> **SET PROBLEM**:
Recast the records below as a JSON list of strings, one string per line, and leave out the blank lines.

'''

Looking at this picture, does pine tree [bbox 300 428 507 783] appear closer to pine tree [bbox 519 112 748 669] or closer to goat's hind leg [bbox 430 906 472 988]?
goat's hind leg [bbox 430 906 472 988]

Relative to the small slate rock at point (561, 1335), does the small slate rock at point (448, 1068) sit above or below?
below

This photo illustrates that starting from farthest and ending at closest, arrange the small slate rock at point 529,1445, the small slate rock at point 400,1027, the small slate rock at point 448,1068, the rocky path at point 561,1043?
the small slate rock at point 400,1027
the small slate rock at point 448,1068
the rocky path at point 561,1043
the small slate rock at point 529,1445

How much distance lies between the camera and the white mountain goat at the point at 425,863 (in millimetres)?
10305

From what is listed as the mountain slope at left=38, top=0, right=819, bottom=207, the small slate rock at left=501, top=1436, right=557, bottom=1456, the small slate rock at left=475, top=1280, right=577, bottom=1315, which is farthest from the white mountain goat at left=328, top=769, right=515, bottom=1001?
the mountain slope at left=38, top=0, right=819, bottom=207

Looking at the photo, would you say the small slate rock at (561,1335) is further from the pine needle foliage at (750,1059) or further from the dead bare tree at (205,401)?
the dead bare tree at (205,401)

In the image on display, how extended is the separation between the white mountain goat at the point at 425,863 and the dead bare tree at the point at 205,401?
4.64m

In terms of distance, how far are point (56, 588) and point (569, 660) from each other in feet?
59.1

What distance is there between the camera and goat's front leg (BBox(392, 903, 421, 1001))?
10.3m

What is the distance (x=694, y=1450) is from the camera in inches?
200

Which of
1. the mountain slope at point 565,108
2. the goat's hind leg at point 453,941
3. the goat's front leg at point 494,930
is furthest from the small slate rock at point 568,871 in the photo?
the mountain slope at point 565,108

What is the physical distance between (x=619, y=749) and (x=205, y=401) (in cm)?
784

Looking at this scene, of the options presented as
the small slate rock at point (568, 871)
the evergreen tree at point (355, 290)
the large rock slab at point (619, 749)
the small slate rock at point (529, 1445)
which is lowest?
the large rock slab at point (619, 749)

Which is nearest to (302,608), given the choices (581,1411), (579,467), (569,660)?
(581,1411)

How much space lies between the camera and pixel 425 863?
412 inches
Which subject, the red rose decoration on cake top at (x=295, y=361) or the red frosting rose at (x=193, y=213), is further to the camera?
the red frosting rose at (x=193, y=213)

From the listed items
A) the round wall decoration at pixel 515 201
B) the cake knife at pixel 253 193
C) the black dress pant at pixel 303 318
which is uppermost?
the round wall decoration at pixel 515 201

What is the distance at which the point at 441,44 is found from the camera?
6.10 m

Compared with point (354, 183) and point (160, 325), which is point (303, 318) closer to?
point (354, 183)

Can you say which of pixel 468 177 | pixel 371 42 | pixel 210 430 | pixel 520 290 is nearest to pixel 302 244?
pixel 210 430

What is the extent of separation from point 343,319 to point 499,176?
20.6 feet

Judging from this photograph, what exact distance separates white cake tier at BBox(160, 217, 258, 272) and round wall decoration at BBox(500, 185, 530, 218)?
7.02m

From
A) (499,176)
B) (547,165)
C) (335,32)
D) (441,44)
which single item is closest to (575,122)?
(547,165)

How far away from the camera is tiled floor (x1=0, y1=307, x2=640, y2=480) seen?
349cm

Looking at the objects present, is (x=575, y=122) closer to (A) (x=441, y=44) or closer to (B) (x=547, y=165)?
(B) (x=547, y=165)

'''

> **WRITTEN SOLUTION**:
[
  "Looking at this picture, does pine tree [bbox 300 428 507 783] appear closer to pine tree [bbox 519 112 748 669] or closer to goat's hind leg [bbox 430 906 472 988]?",
  "goat's hind leg [bbox 430 906 472 988]",
  "Relative to the small slate rock at point (561, 1335), does the small slate rock at point (448, 1068) sit above or below?",
  "below",
  "This photo illustrates that starting from farthest and ending at closest, arrange the small slate rock at point 529,1445, the small slate rock at point 400,1027, the small slate rock at point 448,1068, the rocky path at point 561,1043?",
  "the small slate rock at point 400,1027",
  "the small slate rock at point 448,1068",
  "the rocky path at point 561,1043",
  "the small slate rock at point 529,1445",
  "How much distance lies between the camera and the white mountain goat at the point at 425,863 (in millimetres)?",
  "10305",
  "From what is listed as the mountain slope at left=38, top=0, right=819, bottom=207, the small slate rock at left=501, top=1436, right=557, bottom=1456, the small slate rock at left=475, top=1280, right=577, bottom=1315, which is farthest from the white mountain goat at left=328, top=769, right=515, bottom=1001?",
  "the mountain slope at left=38, top=0, right=819, bottom=207",
  "Looking at the photo, would you say the small slate rock at (561,1335) is further from the pine needle foliage at (750,1059) or further from the dead bare tree at (205,401)?",
  "the dead bare tree at (205,401)",
  "In the image on display, how extended is the separation between the white mountain goat at the point at 425,863 and the dead bare tree at the point at 205,401?",
  "4.64m",
  "In terms of distance, how far are point (56, 588) and point (569, 660) from each other in feet?",
  "59.1",
  "What distance is there between the camera and goat's front leg (BBox(392, 903, 421, 1001))?",
  "10.3m",
  "What is the distance (x=694, y=1450) is from the camera in inches?",
  "200",
  "Which of",
  "1. the mountain slope at point 565,108",
  "2. the goat's hind leg at point 453,941",
  "3. the goat's front leg at point 494,930",
  "is furthest from the small slate rock at point 568,871 in the photo?",
  "the mountain slope at point 565,108",
  "What is the physical distance between (x=619, y=749) and (x=205, y=401) (in cm)?",
  "784",
  "Looking at this scene, of the options presented as",
  "the small slate rock at point (568, 871)",
  "the evergreen tree at point (355, 290)",
  "the large rock slab at point (619, 749)",
  "the small slate rock at point (529, 1445)",
  "which is lowest?",
  "the large rock slab at point (619, 749)",
  "Which is nearest to (302,608), given the choices (581,1411), (579,467), (569,660)?",
  "(581,1411)",
  "How much space lies between the camera and pixel 425 863?",
  "412 inches",
  "Which subject, the red rose decoration on cake top at (x=295, y=361) or the red frosting rose at (x=193, y=213), is further to the camera?",
  "the red frosting rose at (x=193, y=213)",
  "From the listed items",
  "A) the round wall decoration at pixel 515 201",
  "B) the cake knife at pixel 253 193",
  "C) the black dress pant at pixel 303 318",
  "which is uppermost?",
  "the round wall decoration at pixel 515 201",
  "What is the distance at which the point at 441,44 is found from the camera?",
  "6.10 m",
  "Compared with point (354, 183) and point (160, 325), which is point (303, 318) closer to?",
  "point (354, 183)",
  "Can you say which of pixel 468 177 | pixel 371 42 | pixel 210 430 | pixel 520 290 is nearest to pixel 302 244?",
  "pixel 210 430",
  "What is the extent of separation from point 343,319 to point 499,176?",
  "20.6 feet",
  "Judging from this photograph, what exact distance separates white cake tier at BBox(160, 217, 258, 272) and round wall decoration at BBox(500, 185, 530, 218)?",
  "7.02m",
  "From",
  "A) (499,176)",
  "B) (547,165)",
  "C) (335,32)",
  "D) (441,44)",
  "which single item is closest to (575,122)?",
  "(547,165)",
  "How far away from the camera is tiled floor (x1=0, y1=307, x2=640, y2=480) seen?",
  "349cm",
  "Looking at the objects present, is (x=575, y=122) closer to (A) (x=441, y=44) or closer to (B) (x=547, y=165)?",
  "(B) (x=547, y=165)"
]